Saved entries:
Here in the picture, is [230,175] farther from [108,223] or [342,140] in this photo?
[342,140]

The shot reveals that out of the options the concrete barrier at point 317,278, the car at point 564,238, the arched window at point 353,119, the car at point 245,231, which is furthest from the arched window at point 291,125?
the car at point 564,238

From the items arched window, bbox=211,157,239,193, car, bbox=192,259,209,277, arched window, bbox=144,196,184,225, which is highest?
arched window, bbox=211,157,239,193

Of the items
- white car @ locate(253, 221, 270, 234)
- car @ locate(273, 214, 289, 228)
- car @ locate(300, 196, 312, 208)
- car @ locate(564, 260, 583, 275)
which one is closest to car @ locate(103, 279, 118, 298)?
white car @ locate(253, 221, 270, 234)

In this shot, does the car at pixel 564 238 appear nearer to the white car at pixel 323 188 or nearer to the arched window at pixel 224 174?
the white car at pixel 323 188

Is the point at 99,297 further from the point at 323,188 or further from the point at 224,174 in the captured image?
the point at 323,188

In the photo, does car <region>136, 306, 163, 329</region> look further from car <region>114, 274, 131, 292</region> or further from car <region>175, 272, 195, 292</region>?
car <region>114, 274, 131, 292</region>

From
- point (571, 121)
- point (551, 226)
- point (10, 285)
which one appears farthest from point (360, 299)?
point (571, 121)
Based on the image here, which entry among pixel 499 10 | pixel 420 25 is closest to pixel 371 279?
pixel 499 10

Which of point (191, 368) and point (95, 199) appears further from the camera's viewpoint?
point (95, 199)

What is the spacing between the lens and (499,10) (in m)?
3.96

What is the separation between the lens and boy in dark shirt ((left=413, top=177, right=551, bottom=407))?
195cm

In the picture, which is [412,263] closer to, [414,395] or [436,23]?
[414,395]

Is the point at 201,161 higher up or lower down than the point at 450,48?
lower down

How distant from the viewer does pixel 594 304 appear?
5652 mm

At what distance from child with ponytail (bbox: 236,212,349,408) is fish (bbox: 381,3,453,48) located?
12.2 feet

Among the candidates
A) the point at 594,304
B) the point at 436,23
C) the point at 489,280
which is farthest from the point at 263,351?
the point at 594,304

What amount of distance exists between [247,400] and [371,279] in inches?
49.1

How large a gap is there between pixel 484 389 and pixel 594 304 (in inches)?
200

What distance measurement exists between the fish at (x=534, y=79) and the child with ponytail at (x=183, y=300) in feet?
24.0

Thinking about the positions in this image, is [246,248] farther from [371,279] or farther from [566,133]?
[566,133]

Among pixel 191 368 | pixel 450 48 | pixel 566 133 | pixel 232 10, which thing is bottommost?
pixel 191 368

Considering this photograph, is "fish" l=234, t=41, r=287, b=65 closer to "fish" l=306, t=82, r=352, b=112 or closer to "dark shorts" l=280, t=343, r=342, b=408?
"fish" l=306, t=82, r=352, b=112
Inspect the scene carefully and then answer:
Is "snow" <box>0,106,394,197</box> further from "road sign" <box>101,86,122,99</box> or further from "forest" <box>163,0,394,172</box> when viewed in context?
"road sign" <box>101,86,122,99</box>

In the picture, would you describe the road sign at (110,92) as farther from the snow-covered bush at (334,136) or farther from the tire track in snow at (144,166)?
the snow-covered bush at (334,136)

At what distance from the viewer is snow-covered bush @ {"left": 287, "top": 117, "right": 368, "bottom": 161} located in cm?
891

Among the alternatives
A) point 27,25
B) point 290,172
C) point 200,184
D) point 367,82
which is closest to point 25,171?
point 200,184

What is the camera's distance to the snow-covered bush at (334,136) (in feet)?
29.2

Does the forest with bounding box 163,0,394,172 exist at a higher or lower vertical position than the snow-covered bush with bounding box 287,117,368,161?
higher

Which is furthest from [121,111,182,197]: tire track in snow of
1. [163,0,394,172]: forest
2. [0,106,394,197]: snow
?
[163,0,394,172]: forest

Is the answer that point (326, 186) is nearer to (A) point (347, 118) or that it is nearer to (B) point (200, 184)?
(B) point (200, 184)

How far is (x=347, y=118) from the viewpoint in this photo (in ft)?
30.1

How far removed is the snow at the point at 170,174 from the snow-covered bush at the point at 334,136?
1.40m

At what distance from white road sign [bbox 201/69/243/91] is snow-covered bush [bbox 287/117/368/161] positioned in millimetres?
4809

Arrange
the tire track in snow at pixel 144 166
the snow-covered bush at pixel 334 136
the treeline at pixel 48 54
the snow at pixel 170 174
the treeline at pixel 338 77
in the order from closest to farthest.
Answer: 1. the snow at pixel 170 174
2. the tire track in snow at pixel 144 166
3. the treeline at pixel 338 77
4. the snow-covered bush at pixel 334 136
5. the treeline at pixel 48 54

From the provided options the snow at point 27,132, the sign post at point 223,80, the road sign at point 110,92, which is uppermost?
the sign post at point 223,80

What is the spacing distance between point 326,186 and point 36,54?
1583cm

__INSTRUCTIONS FOR THE TASK__. Reproduce exactly the line containing "At what distance from white" and every line after it through the end of the records above, and nothing else.

__EXERCISE OUTPUT__.
At what distance from white road sign [bbox 201/69/243/91] is snow-covered bush [bbox 287/117/368/161] positioned in millimetres?
4809

Arrange
the tire track in snow at pixel 144 166
the snow-covered bush at pixel 334 136
the treeline at pixel 48 54
the snow at pixel 170 174
the treeline at pixel 338 77
in the order from closest to farthest.
Answer: 1. the snow at pixel 170 174
2. the tire track in snow at pixel 144 166
3. the treeline at pixel 338 77
4. the snow-covered bush at pixel 334 136
5. the treeline at pixel 48 54

From the provided options the snow at point 27,132, the sign post at point 223,80, the road sign at point 110,92, which is uppermost?
the sign post at point 223,80

What is the spacing distance between point 326,186 and point 36,54?
1583cm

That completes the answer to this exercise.